PORTLAND, Ore. SpeechWorks International is applying neural-network technology in a practical-speech-recognition system that achieves a new level of natural-speech interaction by letting telephone callers ask for information in ordinary, unstructured English. Federal Express Inc. is delploying the approach in a shipping-rate information system in cooperation with NextLink Interactive.
"We have designed SpeechWorks from the ground up to make it easy for developers like NextLink to create conversational interfaces to automated systems like FedEx's rate information. Our DialogModules encapsulate the intricacies of speech recognition into easy-to-use building blocks with which engineers can quickly build applications," said Mark Holthouse, vice president of technology at SpeechWorks.
Instead of forcing engineers to develop speech applications using a dedicated tool, the company provides a tool kit of premade DialogModules, with applications programming interfaces (APIs) to either a C-language library or a set of ActiveX controls. The intricacies of neural learning and other speech-recognition techniques remain hidden to programmers using the DialogModules, letting application developers integrate the building blocks quickly into their own environments.
Digestible elements
At the lowest level, DialogModules gather the raw speech signal into easily digestible processing segments. Most other speech systems arbitrarily divide raw speech signals into 20-ms segments and then use smart software to glue the fixed-sized segments into variable-sized pieces that correspond to spoken phonemes. In contrast, SpeechWorks DialogModules use neural learning to guess how phonemes naturally divide the speech stream into segments right from the start.
That results in "as much as five times less data to work with," said Holthouse.

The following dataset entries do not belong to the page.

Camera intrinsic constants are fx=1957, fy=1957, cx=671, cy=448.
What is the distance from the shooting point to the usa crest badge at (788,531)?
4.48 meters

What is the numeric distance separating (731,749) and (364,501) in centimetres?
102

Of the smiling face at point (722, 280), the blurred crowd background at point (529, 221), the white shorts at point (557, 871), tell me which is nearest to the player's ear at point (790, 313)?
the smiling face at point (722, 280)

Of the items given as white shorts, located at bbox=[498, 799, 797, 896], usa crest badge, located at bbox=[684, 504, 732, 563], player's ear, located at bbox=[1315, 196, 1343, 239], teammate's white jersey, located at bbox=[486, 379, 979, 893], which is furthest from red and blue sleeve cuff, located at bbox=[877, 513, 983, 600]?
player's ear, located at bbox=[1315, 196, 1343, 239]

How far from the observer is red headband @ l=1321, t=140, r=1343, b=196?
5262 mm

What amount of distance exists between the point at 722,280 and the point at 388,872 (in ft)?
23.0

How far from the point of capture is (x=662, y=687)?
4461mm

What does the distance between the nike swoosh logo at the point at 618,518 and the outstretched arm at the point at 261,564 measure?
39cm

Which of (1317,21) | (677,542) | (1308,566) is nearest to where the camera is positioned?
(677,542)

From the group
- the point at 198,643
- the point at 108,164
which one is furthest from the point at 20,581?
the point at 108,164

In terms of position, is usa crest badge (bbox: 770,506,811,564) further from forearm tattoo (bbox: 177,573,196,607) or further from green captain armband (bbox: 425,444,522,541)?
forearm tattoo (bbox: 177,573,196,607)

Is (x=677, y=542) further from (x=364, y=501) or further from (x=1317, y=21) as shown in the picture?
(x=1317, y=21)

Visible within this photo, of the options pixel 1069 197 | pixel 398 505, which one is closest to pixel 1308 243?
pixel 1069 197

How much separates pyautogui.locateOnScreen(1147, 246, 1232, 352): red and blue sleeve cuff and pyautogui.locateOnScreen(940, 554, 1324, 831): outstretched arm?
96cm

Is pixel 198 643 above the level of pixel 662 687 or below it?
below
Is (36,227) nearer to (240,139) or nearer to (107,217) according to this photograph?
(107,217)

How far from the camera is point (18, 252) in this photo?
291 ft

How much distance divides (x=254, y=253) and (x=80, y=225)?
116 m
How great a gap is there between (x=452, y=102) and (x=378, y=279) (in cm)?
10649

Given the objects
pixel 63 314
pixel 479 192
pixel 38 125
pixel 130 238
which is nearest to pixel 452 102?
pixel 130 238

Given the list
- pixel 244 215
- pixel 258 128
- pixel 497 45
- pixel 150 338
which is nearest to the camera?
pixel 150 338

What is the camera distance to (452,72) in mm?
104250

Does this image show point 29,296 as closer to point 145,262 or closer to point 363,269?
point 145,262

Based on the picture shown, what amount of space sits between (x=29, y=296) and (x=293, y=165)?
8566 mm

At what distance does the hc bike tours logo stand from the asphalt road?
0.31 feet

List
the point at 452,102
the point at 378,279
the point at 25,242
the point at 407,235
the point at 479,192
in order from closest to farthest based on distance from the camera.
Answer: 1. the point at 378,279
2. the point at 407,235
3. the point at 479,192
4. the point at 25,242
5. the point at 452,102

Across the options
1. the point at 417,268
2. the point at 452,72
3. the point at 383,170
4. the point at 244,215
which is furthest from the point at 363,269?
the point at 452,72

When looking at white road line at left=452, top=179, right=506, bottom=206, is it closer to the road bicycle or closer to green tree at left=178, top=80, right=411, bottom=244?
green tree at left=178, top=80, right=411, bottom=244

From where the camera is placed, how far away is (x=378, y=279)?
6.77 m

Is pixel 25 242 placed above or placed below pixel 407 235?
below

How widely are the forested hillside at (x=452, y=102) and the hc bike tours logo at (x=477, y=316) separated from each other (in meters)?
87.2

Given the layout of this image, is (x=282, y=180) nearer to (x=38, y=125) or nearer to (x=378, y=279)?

Segmentation is learned by a neural network that assigns probabilities to its first-pass guesses as to how the continuous-speech signal is divided into separate phonemes. After smart segmentation, a hidden Markov model tests the segments against all the known phonemes, using standard Gaussian statistical distributions to identify the phonemes and assemble them into words. A probability lattice is generated, and a traditional grammar search outputs the segmented spoken words to the application.
The recognizer "compares the various possible paths through the probability lattice with the phonetic representation of the words in its vocabulary, providing a probability score for each," said Holthouse.

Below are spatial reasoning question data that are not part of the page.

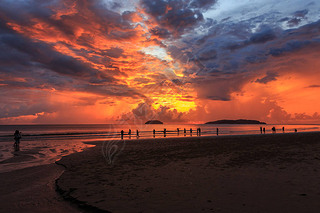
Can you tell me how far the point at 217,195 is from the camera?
6754 mm

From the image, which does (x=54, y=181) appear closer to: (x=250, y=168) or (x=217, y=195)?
(x=217, y=195)

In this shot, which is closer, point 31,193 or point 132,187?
point 31,193

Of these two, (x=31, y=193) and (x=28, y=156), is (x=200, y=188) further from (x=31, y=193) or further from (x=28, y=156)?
(x=28, y=156)

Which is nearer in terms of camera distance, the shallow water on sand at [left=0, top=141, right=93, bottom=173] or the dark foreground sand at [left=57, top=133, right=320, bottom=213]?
the dark foreground sand at [left=57, top=133, right=320, bottom=213]

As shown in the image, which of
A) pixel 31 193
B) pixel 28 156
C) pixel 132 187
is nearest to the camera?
pixel 31 193

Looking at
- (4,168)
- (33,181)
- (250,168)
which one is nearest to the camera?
(33,181)

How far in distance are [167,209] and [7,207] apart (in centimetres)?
493

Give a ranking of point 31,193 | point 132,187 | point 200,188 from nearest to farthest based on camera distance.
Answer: point 200,188 → point 31,193 → point 132,187

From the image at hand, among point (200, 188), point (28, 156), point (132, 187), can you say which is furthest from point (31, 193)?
point (28, 156)

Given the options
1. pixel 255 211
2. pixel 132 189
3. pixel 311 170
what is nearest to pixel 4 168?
pixel 132 189

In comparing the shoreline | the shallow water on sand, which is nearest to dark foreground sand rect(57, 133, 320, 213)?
the shoreline

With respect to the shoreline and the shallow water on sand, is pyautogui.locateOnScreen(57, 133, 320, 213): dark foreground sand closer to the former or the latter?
the shoreline

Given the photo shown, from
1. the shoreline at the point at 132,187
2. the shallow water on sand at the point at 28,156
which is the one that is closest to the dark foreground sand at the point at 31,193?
the shoreline at the point at 132,187

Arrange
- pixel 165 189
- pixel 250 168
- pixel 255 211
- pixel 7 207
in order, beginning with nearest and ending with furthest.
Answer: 1. pixel 255 211
2. pixel 7 207
3. pixel 165 189
4. pixel 250 168
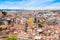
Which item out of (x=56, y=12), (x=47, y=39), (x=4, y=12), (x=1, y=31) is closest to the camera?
(x=47, y=39)

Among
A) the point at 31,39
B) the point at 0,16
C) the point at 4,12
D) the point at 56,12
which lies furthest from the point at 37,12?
the point at 31,39

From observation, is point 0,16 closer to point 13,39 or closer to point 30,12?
point 13,39

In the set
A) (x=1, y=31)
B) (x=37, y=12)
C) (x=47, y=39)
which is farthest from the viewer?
(x=37, y=12)

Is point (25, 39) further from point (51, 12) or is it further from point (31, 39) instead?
point (51, 12)

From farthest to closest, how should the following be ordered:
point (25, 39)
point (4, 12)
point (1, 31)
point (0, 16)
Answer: point (4, 12) → point (0, 16) → point (1, 31) → point (25, 39)

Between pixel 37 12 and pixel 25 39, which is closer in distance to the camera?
pixel 25 39

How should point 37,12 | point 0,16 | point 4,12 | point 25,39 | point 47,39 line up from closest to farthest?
point 25,39, point 47,39, point 0,16, point 4,12, point 37,12

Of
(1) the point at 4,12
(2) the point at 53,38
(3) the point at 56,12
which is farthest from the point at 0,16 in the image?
(3) the point at 56,12

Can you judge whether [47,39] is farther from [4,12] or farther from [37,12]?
[37,12]

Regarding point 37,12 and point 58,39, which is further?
point 37,12
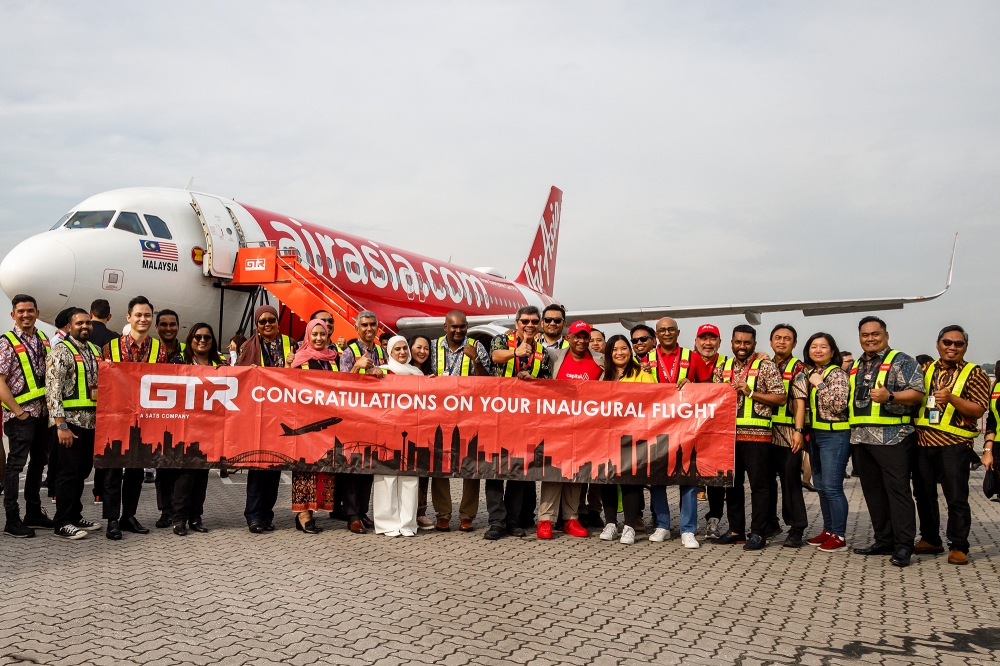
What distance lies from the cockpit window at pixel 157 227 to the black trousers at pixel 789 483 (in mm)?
9504

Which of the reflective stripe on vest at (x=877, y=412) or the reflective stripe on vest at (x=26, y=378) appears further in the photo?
the reflective stripe on vest at (x=26, y=378)

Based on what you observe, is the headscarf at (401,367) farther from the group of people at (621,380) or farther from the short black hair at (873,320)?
the short black hair at (873,320)

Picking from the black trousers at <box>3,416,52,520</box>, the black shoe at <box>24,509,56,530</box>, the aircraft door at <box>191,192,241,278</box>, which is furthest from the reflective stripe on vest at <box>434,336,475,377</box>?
the aircraft door at <box>191,192,241,278</box>

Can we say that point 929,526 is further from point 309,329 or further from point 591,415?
point 309,329

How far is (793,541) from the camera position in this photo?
6516 millimetres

A range of general rules governing language models can be used to constrain the number of possible recognized words by determining which words are more likely to follow one another. Application developers can also introduce their own constraints and obtain a ranked list of the most likely word strings just spoken.
Prepackaged DialogModules can then identify specific utterances corresponding to queries made by the natural-language processing in the application.

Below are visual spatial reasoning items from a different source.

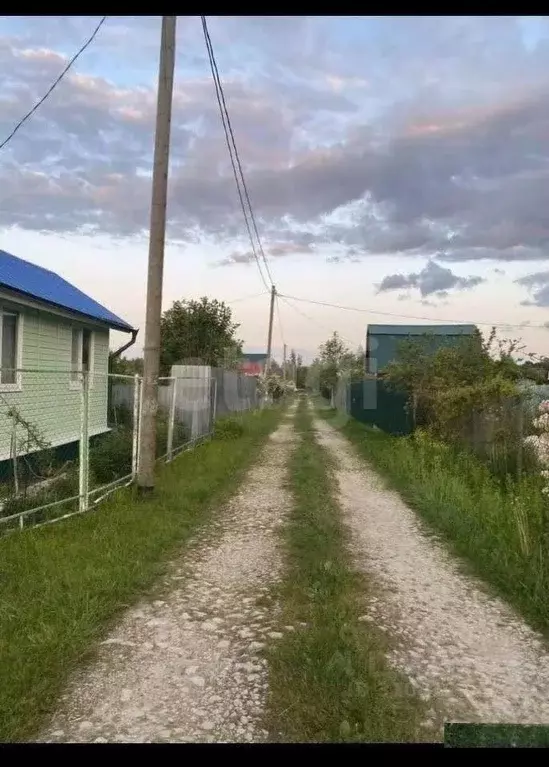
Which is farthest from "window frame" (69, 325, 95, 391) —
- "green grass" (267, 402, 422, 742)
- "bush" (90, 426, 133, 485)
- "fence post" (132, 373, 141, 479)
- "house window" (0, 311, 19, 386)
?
"green grass" (267, 402, 422, 742)

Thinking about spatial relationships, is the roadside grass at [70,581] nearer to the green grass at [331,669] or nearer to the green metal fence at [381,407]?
the green grass at [331,669]

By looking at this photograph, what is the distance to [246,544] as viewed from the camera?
598 centimetres

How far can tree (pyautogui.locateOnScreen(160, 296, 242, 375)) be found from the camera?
26875mm

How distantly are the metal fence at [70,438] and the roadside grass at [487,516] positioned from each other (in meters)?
3.98

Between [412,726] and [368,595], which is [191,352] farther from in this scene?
[412,726]

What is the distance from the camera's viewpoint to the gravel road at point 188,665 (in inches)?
108

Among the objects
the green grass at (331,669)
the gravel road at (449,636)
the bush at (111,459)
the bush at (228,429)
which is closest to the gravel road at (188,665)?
the green grass at (331,669)

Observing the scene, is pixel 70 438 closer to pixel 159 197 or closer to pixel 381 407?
pixel 159 197

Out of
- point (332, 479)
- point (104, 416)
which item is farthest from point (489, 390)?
point (104, 416)

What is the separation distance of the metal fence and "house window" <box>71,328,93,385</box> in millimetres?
223

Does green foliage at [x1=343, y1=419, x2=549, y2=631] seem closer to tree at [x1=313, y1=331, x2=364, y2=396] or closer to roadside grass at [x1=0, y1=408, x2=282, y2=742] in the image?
roadside grass at [x1=0, y1=408, x2=282, y2=742]
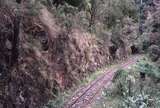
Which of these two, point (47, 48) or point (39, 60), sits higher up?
point (47, 48)

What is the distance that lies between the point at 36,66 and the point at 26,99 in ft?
7.09

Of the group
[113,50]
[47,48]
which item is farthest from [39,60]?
[113,50]

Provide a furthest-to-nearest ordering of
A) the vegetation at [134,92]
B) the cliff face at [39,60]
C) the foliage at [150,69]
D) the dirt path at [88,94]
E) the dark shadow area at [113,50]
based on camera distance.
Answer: the dark shadow area at [113,50]
the foliage at [150,69]
the dirt path at [88,94]
the vegetation at [134,92]
the cliff face at [39,60]

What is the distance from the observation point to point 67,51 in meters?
21.3

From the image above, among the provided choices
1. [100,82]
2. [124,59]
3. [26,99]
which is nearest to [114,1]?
[124,59]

Assume, for instance, that a "yes/no" answer is expected to an application query to the user. There are about 30 different ways that people can say "yes" (s "yep," "yeah," "correct" and the like) and about 20 different ways they can say "no." Application programmers can check all of the variations simultaneously by merely making a call to the "Yes/No" DialogModule.
Other premade DialogModules are available for quickly identifying telephone numbers, zip codes, dates, currency and item lists specific to an application. Engineers can also add their own DialogModules to capitalize on the natural-language sequences that make sense for specific applications. For instance, a United airlines reservation system will heavily weigh "Boston," the name of one of its hubs. At this level, even whole phrases can be recognized.
Tuning response time
Once the vocabulary and grammar have been perfected, SpeechWorks monitors behavior in real-time to fine-tune the response time of a deployed system. The tuning tools log every activity as it occurs, including the actual caller's speech. System administrators can use the "on-the-job" application logging to pinpoint problem areas so that the app improves its response over time. They can go directly to the calls that are most successful and compare them with those that are least successful.